• _Consigne_
Recopiez, s'il vous plaît, les lignes du matériel en partant de celle qui contient « How far away is pixel » et en allant jusqu'à la fin du matériel. Remplacez « wooden plank » par « wooden board » sans rien modifier d'autre.

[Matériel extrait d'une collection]
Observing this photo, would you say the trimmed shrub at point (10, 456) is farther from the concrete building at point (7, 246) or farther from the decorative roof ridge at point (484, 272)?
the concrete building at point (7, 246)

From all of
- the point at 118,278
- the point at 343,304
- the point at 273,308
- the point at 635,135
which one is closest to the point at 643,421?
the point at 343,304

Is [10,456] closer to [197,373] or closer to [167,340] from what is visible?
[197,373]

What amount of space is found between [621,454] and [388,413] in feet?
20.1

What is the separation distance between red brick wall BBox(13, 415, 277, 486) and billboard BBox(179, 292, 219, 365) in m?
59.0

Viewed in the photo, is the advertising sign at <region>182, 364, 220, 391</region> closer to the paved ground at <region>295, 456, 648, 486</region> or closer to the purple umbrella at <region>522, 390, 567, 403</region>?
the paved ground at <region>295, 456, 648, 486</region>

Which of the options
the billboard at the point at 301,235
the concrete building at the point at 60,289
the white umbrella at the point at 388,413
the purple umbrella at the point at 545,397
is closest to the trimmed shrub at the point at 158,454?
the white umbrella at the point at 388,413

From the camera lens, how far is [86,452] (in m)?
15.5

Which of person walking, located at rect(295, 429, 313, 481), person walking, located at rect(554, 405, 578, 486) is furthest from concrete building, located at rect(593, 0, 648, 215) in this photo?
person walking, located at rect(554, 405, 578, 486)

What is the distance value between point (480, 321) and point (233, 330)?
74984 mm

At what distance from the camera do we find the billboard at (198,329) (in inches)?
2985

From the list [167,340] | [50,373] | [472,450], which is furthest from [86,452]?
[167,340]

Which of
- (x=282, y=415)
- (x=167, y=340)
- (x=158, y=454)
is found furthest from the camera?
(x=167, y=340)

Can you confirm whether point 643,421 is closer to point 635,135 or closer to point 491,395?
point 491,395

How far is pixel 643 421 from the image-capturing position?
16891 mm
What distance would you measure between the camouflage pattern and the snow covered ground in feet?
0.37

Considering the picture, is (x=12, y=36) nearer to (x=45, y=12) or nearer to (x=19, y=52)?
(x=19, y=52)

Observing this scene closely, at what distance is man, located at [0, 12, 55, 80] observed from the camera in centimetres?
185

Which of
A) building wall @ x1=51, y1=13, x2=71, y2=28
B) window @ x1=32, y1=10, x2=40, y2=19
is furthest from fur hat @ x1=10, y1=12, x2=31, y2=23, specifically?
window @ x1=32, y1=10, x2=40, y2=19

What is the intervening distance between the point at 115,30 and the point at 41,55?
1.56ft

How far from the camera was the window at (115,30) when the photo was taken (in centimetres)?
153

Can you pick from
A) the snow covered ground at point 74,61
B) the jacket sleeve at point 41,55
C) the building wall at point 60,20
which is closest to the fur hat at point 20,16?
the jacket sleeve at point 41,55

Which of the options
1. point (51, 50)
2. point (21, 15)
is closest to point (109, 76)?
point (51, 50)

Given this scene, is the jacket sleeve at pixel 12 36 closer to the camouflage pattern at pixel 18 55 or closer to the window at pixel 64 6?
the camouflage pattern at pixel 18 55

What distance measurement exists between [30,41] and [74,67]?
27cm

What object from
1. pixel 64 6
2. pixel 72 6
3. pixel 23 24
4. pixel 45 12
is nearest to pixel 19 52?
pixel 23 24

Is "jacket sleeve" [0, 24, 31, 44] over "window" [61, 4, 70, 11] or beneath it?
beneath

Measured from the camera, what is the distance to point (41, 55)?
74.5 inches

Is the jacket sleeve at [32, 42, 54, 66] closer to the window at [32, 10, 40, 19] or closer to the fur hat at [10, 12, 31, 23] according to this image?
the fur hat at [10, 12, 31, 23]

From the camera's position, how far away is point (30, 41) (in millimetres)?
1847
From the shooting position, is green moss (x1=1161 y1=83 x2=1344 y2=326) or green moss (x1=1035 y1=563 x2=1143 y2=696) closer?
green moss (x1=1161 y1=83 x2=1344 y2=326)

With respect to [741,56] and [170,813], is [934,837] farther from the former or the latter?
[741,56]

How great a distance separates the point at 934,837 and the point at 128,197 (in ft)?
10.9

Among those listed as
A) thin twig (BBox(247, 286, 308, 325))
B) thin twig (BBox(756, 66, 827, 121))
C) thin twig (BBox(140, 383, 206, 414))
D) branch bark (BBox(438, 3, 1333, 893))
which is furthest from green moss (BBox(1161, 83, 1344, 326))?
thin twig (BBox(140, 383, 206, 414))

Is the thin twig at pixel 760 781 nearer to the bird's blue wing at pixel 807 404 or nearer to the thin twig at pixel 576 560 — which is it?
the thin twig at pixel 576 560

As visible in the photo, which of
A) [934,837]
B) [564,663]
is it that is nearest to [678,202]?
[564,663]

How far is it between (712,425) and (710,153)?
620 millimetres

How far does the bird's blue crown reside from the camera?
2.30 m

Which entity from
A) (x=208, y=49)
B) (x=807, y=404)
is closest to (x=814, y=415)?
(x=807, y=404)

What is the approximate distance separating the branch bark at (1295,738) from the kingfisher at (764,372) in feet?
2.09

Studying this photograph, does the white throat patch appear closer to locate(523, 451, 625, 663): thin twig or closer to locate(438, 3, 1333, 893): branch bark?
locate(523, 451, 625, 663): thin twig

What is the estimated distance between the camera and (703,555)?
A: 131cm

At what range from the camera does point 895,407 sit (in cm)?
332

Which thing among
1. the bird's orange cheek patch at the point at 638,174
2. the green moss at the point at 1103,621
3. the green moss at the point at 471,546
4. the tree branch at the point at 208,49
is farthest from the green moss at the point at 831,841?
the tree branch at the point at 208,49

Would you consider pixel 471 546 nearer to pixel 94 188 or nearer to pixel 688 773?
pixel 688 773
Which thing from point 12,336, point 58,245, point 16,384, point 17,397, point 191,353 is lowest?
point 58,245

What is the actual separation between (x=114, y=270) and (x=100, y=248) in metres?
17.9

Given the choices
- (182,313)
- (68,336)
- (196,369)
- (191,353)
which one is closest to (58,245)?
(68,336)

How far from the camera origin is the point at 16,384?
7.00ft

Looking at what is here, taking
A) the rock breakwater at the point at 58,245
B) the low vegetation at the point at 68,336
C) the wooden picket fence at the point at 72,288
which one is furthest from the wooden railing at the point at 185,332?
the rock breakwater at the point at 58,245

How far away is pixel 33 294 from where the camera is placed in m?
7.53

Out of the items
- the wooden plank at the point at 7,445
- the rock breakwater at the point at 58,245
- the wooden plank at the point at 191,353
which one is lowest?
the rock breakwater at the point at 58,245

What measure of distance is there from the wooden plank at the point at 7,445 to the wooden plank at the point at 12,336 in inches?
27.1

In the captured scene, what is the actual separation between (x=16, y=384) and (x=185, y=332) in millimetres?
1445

• _Réponse_
How far away is pixel 33 294 from where the camera is placed in m?
7.53

Out of the items
- the wooden board at the point at 7,445
- the rock breakwater at the point at 58,245
- the wooden board at the point at 191,353
which one is lowest?
the rock breakwater at the point at 58,245

What measure of distance is there from the wooden board at the point at 7,445 to the wooden board at the point at 12,336 in inches?
27.1

In the captured scene, what is the actual separation between (x=16, y=384) and (x=185, y=332) in millimetres?
1445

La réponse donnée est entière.